As actively managed ETFs usage gather pace, we look at the similarities and differences to their passive peers in our ETFs Explained series. In this episode, we look at ways the two differ.
Structure
The term “active” in ETFs refers to specific investment decisions, which are designed to seek specific outcome opportunities, such as outperforming an index (alpha), generating potential income, or expressing an investment view in terms of duration, yield or credit quality. An active ETF provides access to these specific strategies, while at the same time maintaining the attributes of the ETF structure.

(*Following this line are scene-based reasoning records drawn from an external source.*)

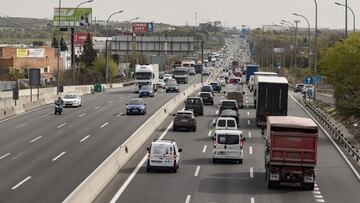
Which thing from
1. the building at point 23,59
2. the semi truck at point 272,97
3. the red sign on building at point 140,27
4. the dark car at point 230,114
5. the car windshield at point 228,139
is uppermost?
the red sign on building at point 140,27

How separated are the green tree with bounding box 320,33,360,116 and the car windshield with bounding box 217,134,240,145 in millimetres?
19349

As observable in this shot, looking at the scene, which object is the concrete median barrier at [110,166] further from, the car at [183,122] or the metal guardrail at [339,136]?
the metal guardrail at [339,136]

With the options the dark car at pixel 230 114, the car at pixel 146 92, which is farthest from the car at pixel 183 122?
the car at pixel 146 92

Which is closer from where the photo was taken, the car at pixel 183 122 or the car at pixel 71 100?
the car at pixel 183 122

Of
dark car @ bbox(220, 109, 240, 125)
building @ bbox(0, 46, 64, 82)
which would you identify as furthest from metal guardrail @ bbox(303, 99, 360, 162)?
building @ bbox(0, 46, 64, 82)

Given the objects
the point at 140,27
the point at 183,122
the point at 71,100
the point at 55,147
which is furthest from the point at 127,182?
the point at 140,27

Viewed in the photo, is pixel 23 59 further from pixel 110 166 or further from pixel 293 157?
pixel 293 157

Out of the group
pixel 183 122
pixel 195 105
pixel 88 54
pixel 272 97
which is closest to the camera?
pixel 183 122

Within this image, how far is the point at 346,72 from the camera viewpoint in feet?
179

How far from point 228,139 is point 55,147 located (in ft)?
34.6

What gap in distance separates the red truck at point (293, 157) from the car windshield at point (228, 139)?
630 cm

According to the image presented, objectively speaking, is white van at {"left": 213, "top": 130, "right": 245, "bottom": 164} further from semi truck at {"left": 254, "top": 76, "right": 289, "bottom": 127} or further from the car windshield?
semi truck at {"left": 254, "top": 76, "right": 289, "bottom": 127}

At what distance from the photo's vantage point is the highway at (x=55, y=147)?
29.0 metres

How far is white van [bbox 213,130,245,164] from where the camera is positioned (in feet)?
119
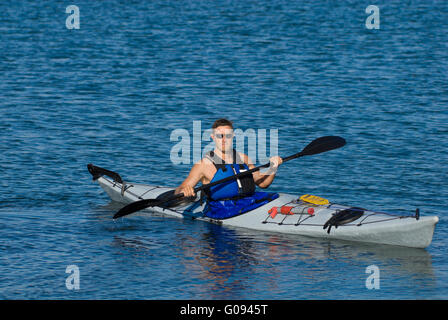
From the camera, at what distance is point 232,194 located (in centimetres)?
1202

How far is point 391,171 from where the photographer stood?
1577 centimetres

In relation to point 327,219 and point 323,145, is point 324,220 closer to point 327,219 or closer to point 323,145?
point 327,219

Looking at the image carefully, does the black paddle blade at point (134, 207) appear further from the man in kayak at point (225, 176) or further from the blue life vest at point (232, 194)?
the blue life vest at point (232, 194)

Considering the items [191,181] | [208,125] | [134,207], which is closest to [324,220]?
[191,181]

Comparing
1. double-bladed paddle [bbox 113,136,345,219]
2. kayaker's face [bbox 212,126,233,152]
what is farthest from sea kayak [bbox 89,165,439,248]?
kayaker's face [bbox 212,126,233,152]

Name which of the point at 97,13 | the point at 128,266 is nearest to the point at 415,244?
the point at 128,266

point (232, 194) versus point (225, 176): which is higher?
point (225, 176)

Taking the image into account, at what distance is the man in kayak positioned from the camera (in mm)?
11555

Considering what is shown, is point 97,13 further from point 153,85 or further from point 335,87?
point 335,87

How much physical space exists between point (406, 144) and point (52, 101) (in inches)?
364

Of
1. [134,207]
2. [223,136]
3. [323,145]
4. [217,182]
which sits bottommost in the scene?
[134,207]

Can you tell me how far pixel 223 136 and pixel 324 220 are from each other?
1787 mm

A passive ETF on the other hand typically tracks an index or benchmark such as the S&P 500 Index or Global Aggregate Bond Index and aims to perform in line with the index.

Investment expertise
Active ETFs seek to bring expert research and security selection to ETF investors. These vehicles are backed by insights from experienced portfolio managers and a team of research analysts. Such oversight and active security selection are aimed at identifying dislocations in the market and accessing available outperformance opportunities.
Passive ETFs establish a benchmark and invest in the securities that are in the benchmark.

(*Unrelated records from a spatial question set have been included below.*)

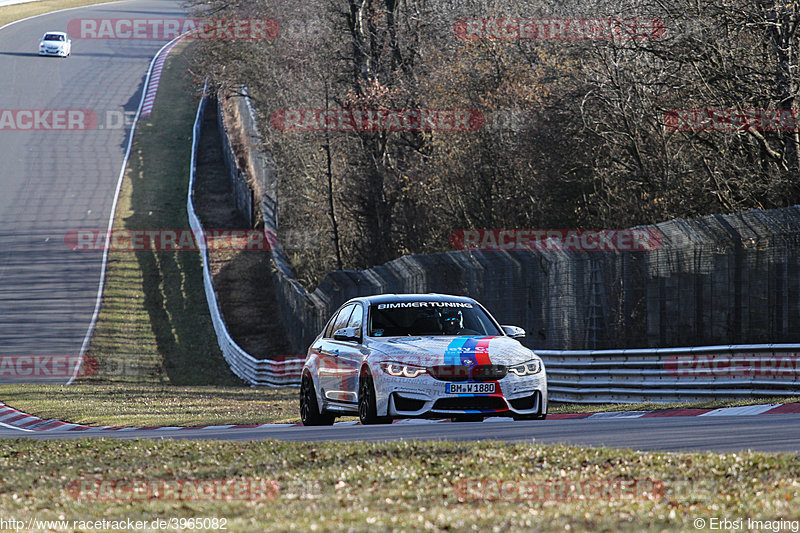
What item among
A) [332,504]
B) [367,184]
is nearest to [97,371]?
[367,184]

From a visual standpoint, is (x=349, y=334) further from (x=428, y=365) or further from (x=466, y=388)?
(x=466, y=388)

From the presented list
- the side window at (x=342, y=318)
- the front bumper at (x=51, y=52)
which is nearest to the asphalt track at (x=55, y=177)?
the front bumper at (x=51, y=52)

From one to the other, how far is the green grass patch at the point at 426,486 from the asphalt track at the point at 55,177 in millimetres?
28349

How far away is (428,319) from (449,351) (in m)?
1.22

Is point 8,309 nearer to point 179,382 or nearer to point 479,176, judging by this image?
point 179,382

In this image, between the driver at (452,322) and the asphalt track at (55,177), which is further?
the asphalt track at (55,177)

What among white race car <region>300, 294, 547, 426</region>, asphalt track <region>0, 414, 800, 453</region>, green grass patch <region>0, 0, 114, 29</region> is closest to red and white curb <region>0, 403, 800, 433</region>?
white race car <region>300, 294, 547, 426</region>

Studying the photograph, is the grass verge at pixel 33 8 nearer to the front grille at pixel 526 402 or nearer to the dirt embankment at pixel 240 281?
the dirt embankment at pixel 240 281

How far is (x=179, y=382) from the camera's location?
34.4m

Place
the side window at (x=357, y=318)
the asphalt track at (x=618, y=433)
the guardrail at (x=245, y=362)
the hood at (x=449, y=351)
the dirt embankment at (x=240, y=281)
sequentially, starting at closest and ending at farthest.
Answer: the asphalt track at (x=618, y=433)
the hood at (x=449, y=351)
the side window at (x=357, y=318)
the guardrail at (x=245, y=362)
the dirt embankment at (x=240, y=281)

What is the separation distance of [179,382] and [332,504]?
2755 cm

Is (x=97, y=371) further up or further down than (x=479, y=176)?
further down

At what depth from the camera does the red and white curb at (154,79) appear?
76000mm

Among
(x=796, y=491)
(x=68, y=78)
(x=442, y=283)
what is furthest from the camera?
(x=68, y=78)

Active ETFs are designed in a way that they can go beyond the limitations of market-cap indices that passive ETFs track. By simply tracking an index, passive ETF may likely invest in the bigger companies in an equity index and the bigger debt issuers in a bond index as they constitute a higher percentage in the index. On the contrary, active ETFs provide the flexibility to tap the entire equity and bond markets, opening up the potential for opportunities to manage risk and add alpha.

Risk Management
Active ETFs are structured in such a way that they can be nimble in volatile markets. Active security selection and portfolio manager expertise may clear the way to not just spot value opportunities but also potentially adjust to rapid market shifts. For example, in a market downturn, the fund manager can reallocate the underlying assets to a more defensive strategy.

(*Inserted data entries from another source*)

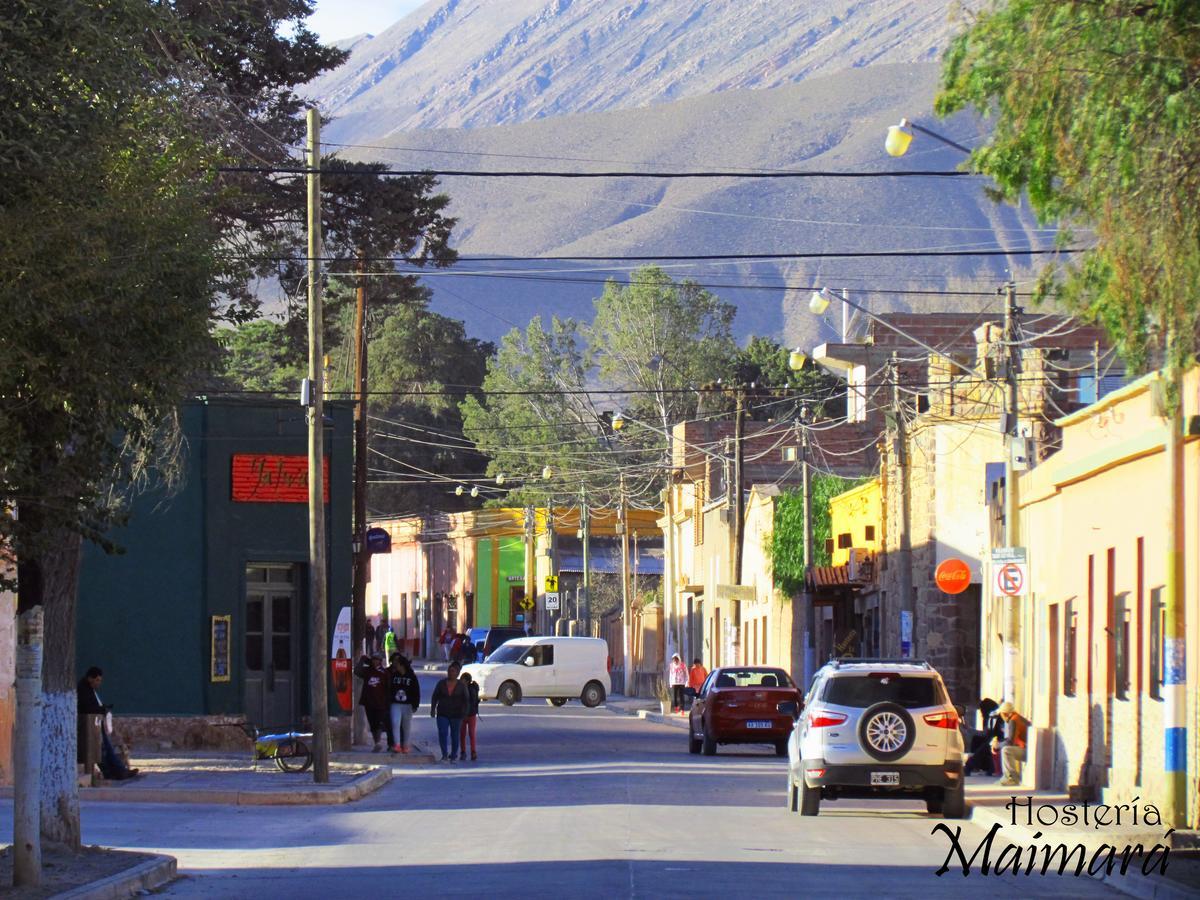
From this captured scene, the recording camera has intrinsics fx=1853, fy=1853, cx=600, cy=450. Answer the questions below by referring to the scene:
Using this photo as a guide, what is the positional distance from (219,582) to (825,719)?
13.8 m

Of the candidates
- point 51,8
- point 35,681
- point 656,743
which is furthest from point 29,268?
point 656,743

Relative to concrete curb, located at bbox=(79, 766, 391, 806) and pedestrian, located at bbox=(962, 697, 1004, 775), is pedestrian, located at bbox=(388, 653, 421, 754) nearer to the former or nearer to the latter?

Passive ETFs reallocate assets too but it is usually to mirror the periodic index rebalancing. This is because, passive ETFs aim to track the performance of the designated index as closely as possible. During index rebalancing, the constituent weights are reassigned or certain constituents are removed or added to ensure the composition of the index adequately reflect its stated methodology. Passive ETFs also follow the same method in reallocating underlying assets.